** Opening Data provided block **

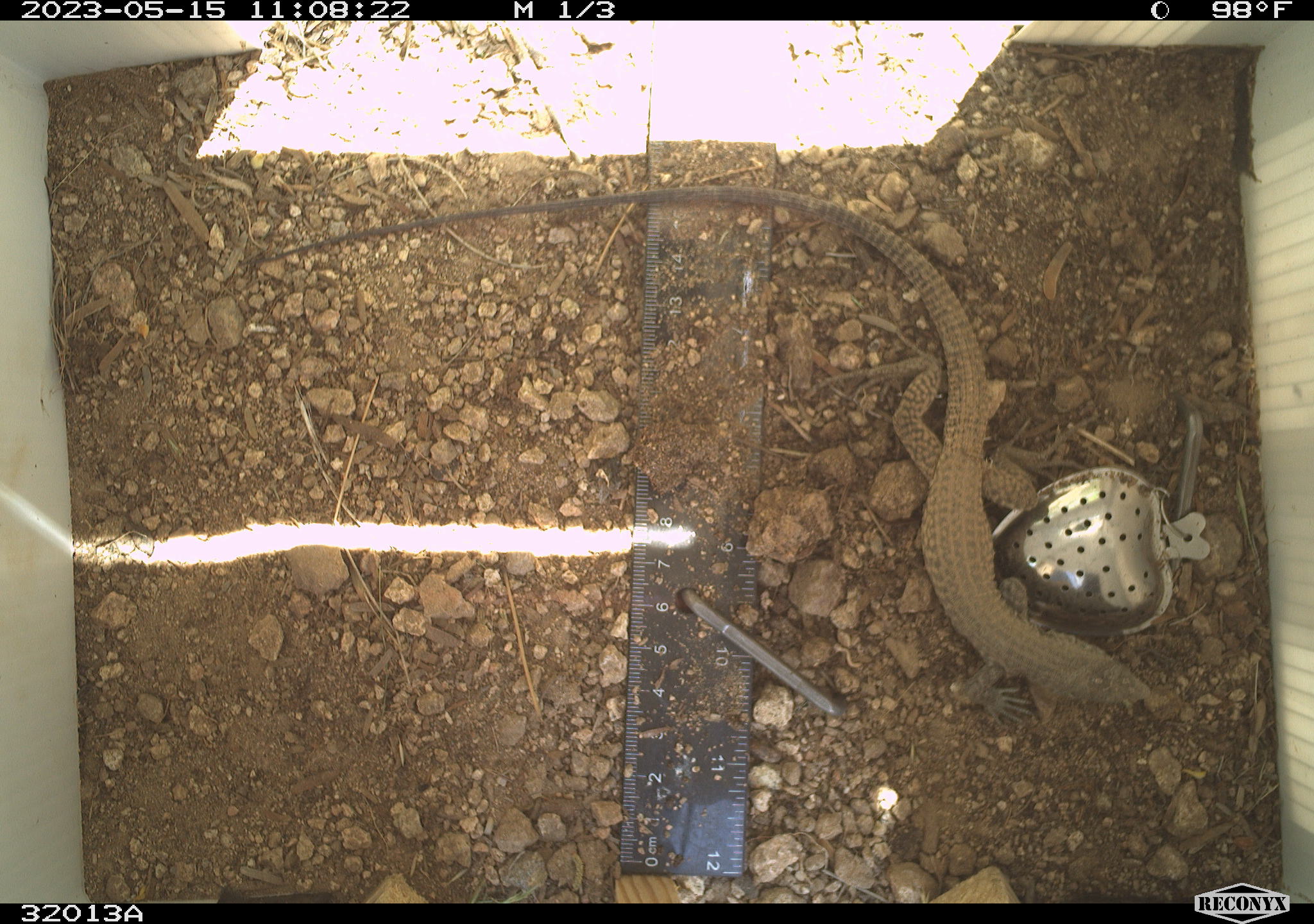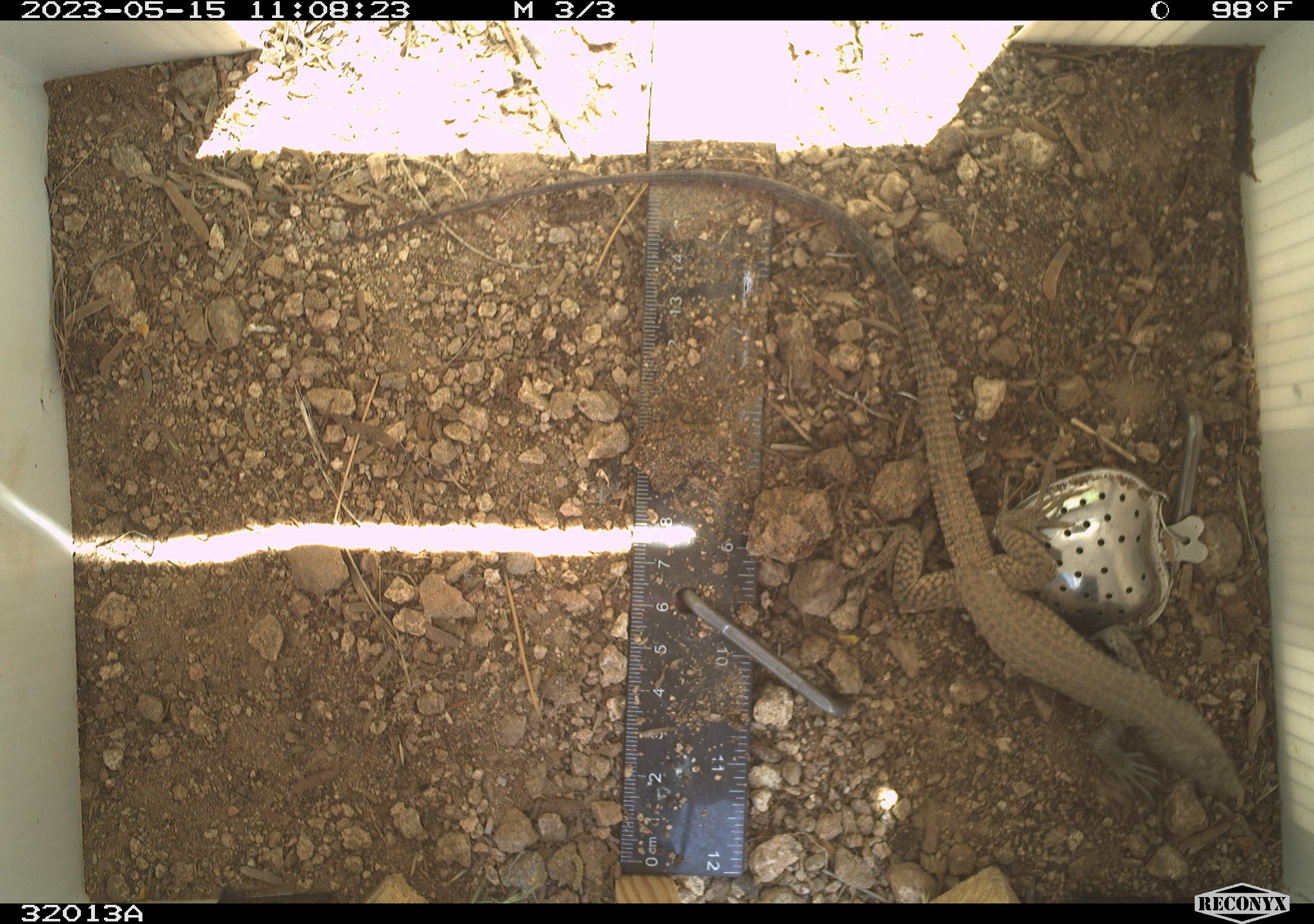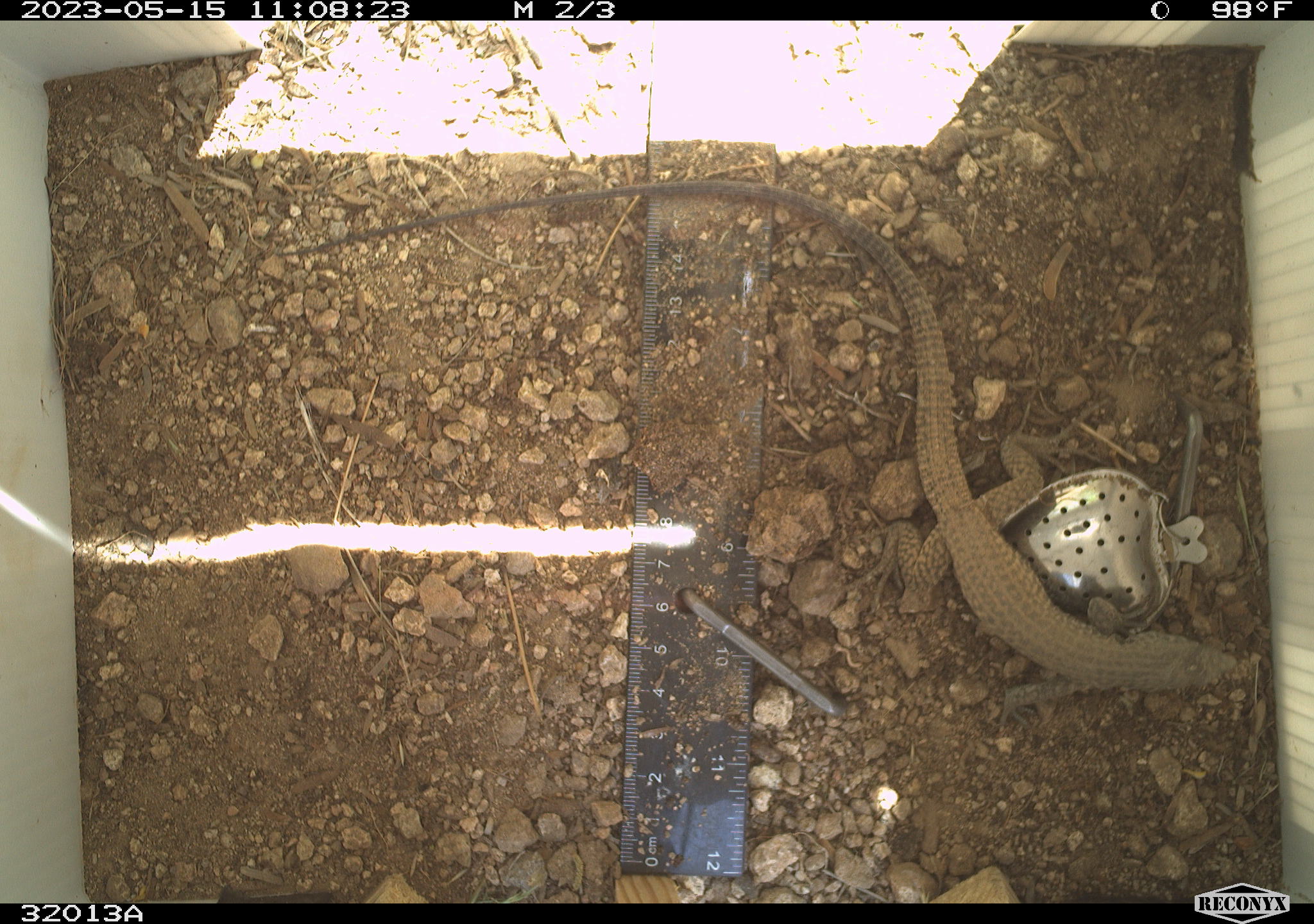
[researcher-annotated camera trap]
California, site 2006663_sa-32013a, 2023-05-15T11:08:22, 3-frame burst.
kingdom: Animalia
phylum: Chordata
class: Reptilia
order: Squamata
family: Teiidae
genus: Aspidoscelis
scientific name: Aspidoscelis tigris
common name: western whiptail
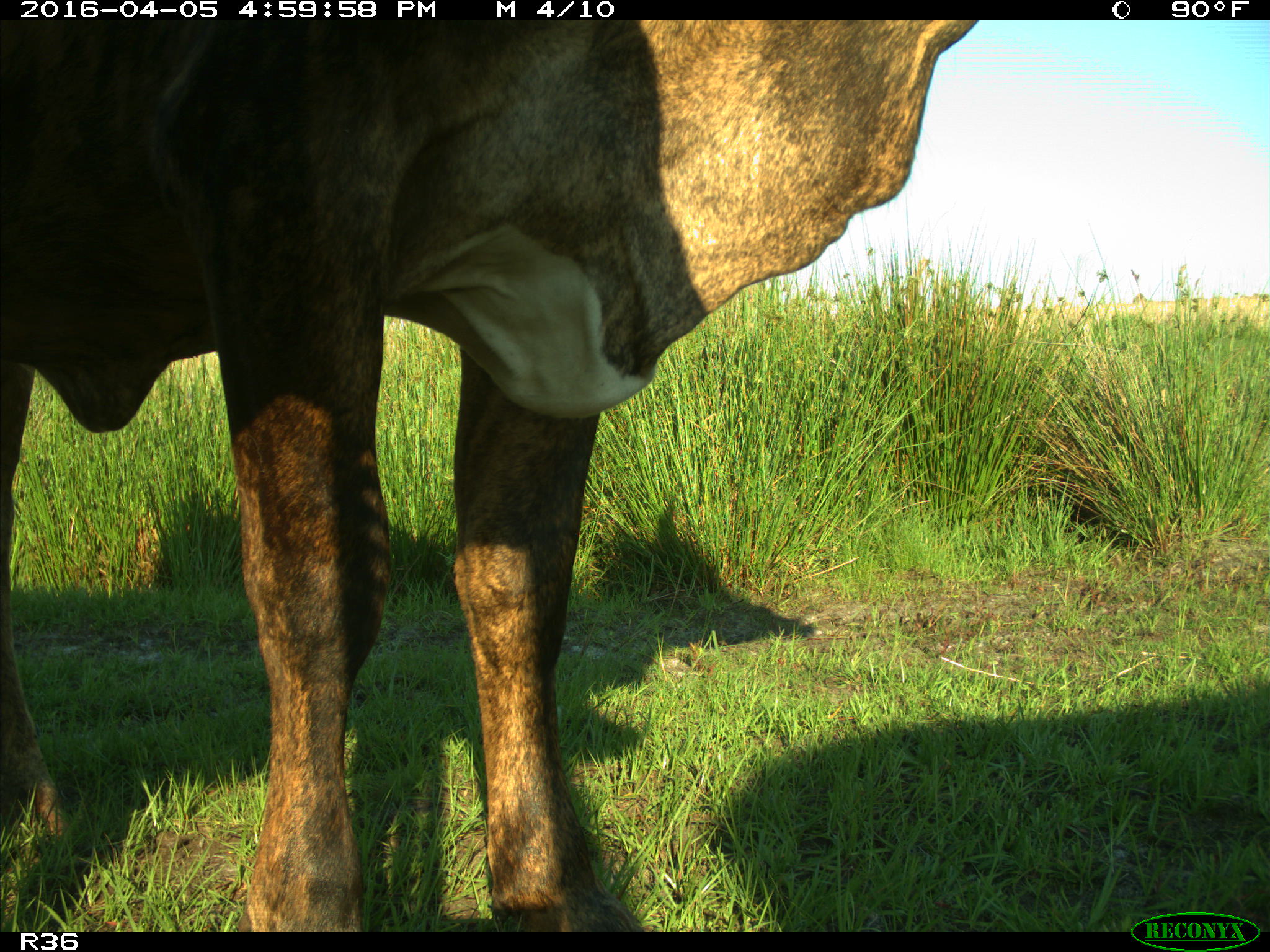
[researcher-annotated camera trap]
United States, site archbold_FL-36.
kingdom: Animalia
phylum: Chordata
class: Mammalia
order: Artiodactyla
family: Bovidae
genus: Bos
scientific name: Bos taurus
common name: domestic cow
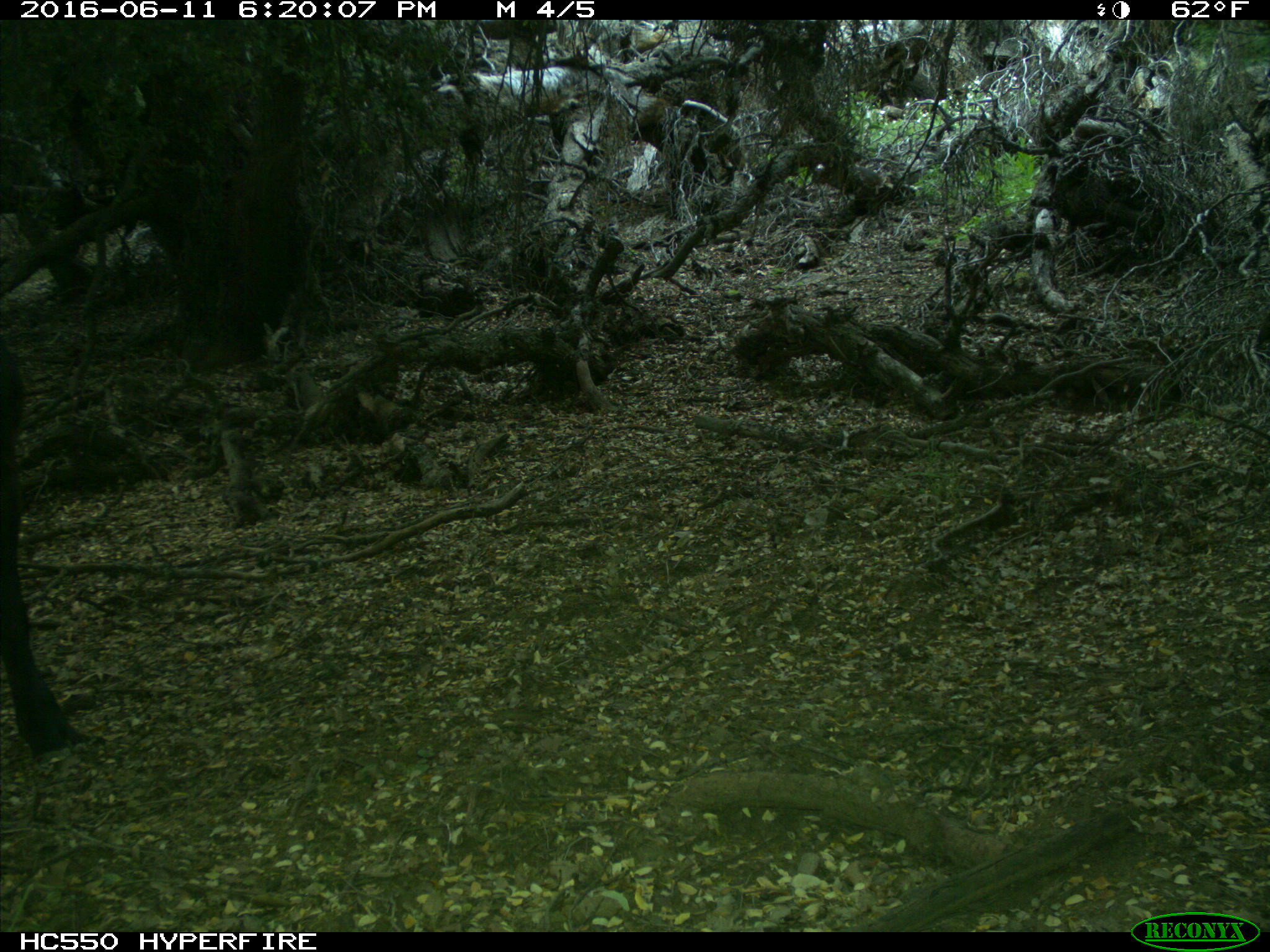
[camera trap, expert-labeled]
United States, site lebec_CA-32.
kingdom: Animalia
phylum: Chordata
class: Mammalia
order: Artiodactyla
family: Bovidae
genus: Bos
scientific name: Bos taurus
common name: domestic cow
Bos taurus (domestic cow).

** Closing Data provided block **

- **Required work**
Print each entry above verbatim, pictures left out.

- **Response to this exercise**
[researcher-annotated camera trap]
California, site 2006663_sa-32013a, 2023-05-15T11:08:22, 3-frame burst.
kingdom: Animalia
phylum: Chordata
class: Reptilia
order: Squamata
family: Teiidae
genus: Aspidoscelis
scientific name: Aspidoscelis tigris
common name: western whiptail
[researcher-annotated camera trap]
United States, site archbold_FL-36.
kingdom: Animalia
phylum: Chordata
class: Mammalia
order: Artiodactyla
family: Bovidae
genus: Bos
scientific name: Bos taurus
common name: domestic cow
[camera trap, expert-labeled]
United States, site lebec_CA-32.
kingdom: Animalia
phylum: Chordata
class: Mammalia
order: Artiodactyla
family: Bovidae
genus: Bos
scientific name: Bos taurus
common name: domestic cow
Bos taurus (domestic cow).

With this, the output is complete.